High-quality diabetes care can reduce diabetes-related complications and improve quality of life. Evidence from randomized trials, including the U.K. Prospective Diabetes Study and the Diabetes Control and Complications Trial, have shown that tight glucose control can decrease microvascular complications.1,2 The Steno 2 trial demonstrated that a multifactorial approach that includes behavioral modification and intensive therapy targeting hyperglycemia,hypertension, and dyslipidemia is effective in reducing progression of microvascular complications among high-risk patients with type 2 diabetes and microalbuminuria.3 Other evidence supports the use of aspirin and statins in middle-aged and older patients with diabetes to prevent heart disease.4
Translating this evidence into practice has proven to be difficult. National data suggest that a large proportion of patients with diabetes continue to receive suboptimal care and have suboptimal outcomes. Only 7% of adults with diabetes in National Health and Nutrition Examination Survey from 1999 to 2000 attained a hemoglobin A1c (A1C) < 7%, blood pressure < 130/80 mmHg, and total cholesterol < 200 mg/dl.5 Attempts to deliver excellent care face a wide variety of barriers at the patient,provider, and system level. For example, competing demands exist for providers' time: patients often have needs they feel are more pressing and demand their providers' attention, whereas providers feel other pressure ranging from time constraints to health maintenance needs.

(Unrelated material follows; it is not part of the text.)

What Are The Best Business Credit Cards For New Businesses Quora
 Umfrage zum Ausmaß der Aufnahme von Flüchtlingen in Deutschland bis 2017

One potential strategy for overcoming the barriers to high-quality care is to implement structured care programs in clinical settings. Effective structured care programs, sometimes referred to as disease management programs, create an “organized system of care that is tailored to multiple problems of chronic illness,” versus the traditional model of care that is designed to address acute illness.6 A recent meta-analysis to assess the impact of these programs on glycemic control in type 2 diabetes found that they were effective, with the greatest efficacy occurring in programs that expanded the role of nonphysician providers to make interventions, particularly medication adjustment.7
In this article, we describe the development of a primary care-based structured diabetes care program in our academic internal medicine practice. We feel our experience may be helpful to others who are attempting to improve the care of their patients with diabetes.
Our program (now known as the University of North Carolina [UNC] Enhanced Care Diabetes Program) was developed and implemented within the UNC Chapel Hill general internal medicine practice. This practice serves a wide socioeconomic range of patients and is staffed by 70 medical residents and> 20 attending faculty, all of whom practice on a part-time basis varying from 1 to 7 half-days per week. In the following sections, we will describe the evolution of the structure, processes, and outcomes of the program, along with some practical lessons learned.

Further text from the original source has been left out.